A star is shorn: Diesel |
We have, I suppose, Steven Spielberg to thank for the recent booming career of Vin Diesel. Had the director not cast the wannabe actor in the 1998 WWII epic, Saving Private Ryan, Diesel might never have made it to the big screen in such a big way. Then again, one suspects Diesel would have made it one way or another. He’s just too big a guy to miss.
Everything is big about Diesel — his build, his biceps (which must be at least as thick as his neck), and his voice, a booming New Yorker-style basso profundo. In some respects, Diesel’s meteoric and unfounded rise to movie star glory recalls that of another larger-than-life ascent: Arnold Schwarzenegger. Except that Schwarzenegger had a drop of talent, a driblet of humor, and a dash of charisma.
Diesel has none of these assets. In fact, one has a hard time looking at him and wondering why exactly he’s not working on the back of a New Jersey garbage truck. (Of course, if they ever make a movie called The Garbage Man, Diesel’s a shoo-in for the lead.)
Diesel is yet another pre-packaged, pre-sold Hollywood byproduct, a rough and tumble sinew-head for the new generation. He’s as faux as the tattoos he sports in his new action thriller, XXX. When Diesel attempts to act, there’s no conviction in his delivery, no realism in his expression — just a monotone drone in his voice and a blank, vacant stare in his eyes. Diesel isn’t so much an actor as a big “Country Bear” gone astray.
The irony is that XXX is not a completely unenjoyable experience. Rob Cohen’s movie — in which Diesel’s character, extreme sportsman and loveable rogue Xander “XXX” Cage — is recruited by NSA bigwig Augustus Gibbons (Samuel L. Jackson, sporting scar makeup that looks like a screen-test reject from Unbreakable) to infiltrate a group of head-bashing, rave-throwing scoundrels known as Anarchy 99 — has its hyperkinetic guilty pleasures.
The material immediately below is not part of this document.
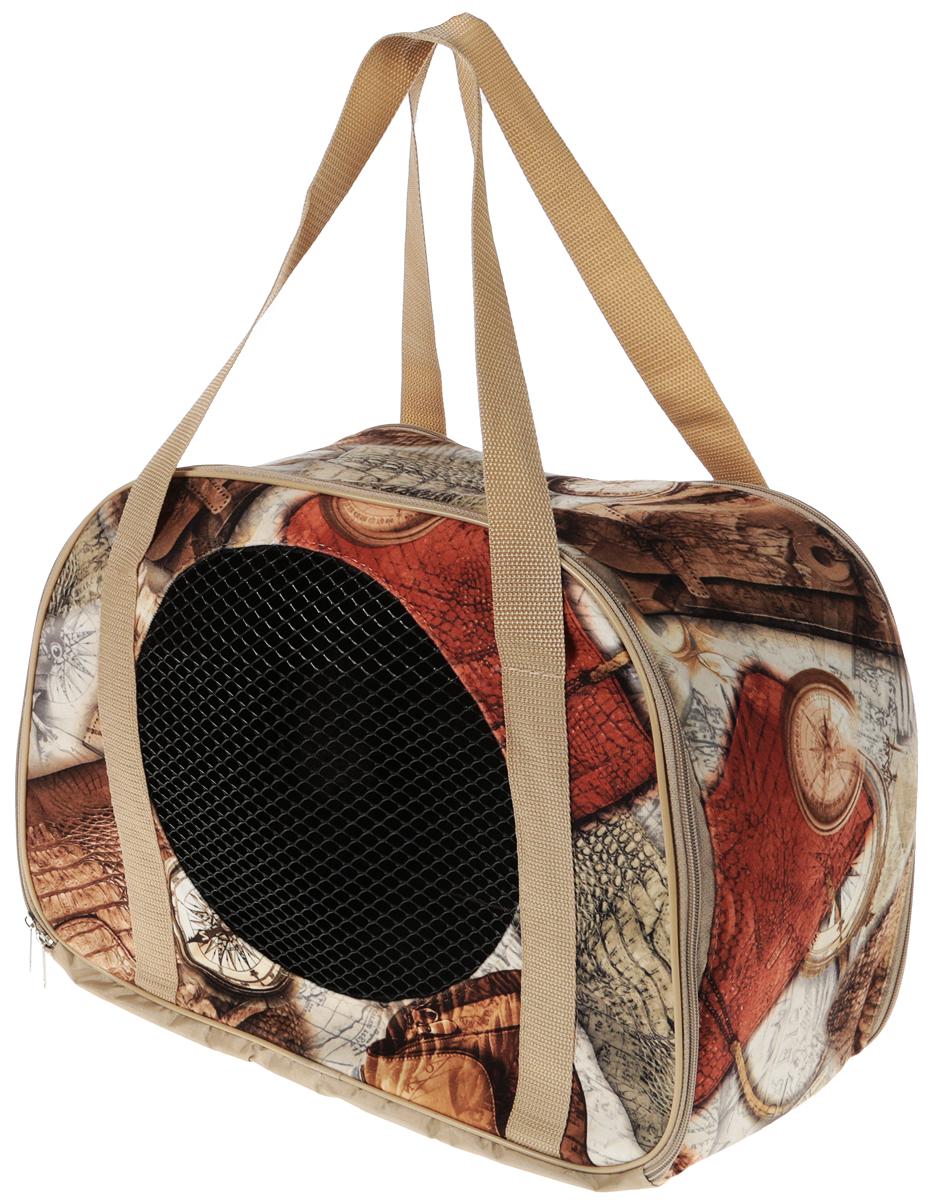 Сумка-переноска для животных Теремок Компас, цвет: бежевый, 45 х 22 х 30 см сумка переноска для животных зоомарк цветы цвет коричневый бежевый 40 х 25 х 32 см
The action, magnificently overblown, is as preposterous as that found in any recent James Bond movie or PlayStation 2 video game. And the various set pieces — such as a riveting scene on a mountaintop in which Cage must out-snowboard an avalanche — offer up a heart-pounding vitality. What’s lacking is flair. As a director, Cohen has an obvious gift for splicing together a coherent action scene, but his is the way of the sledgehammer. Nuance doesn’t exist in the world of XXX, a world dominated by explosions and gunfire, augmented by an eardrum shattering soundtrack.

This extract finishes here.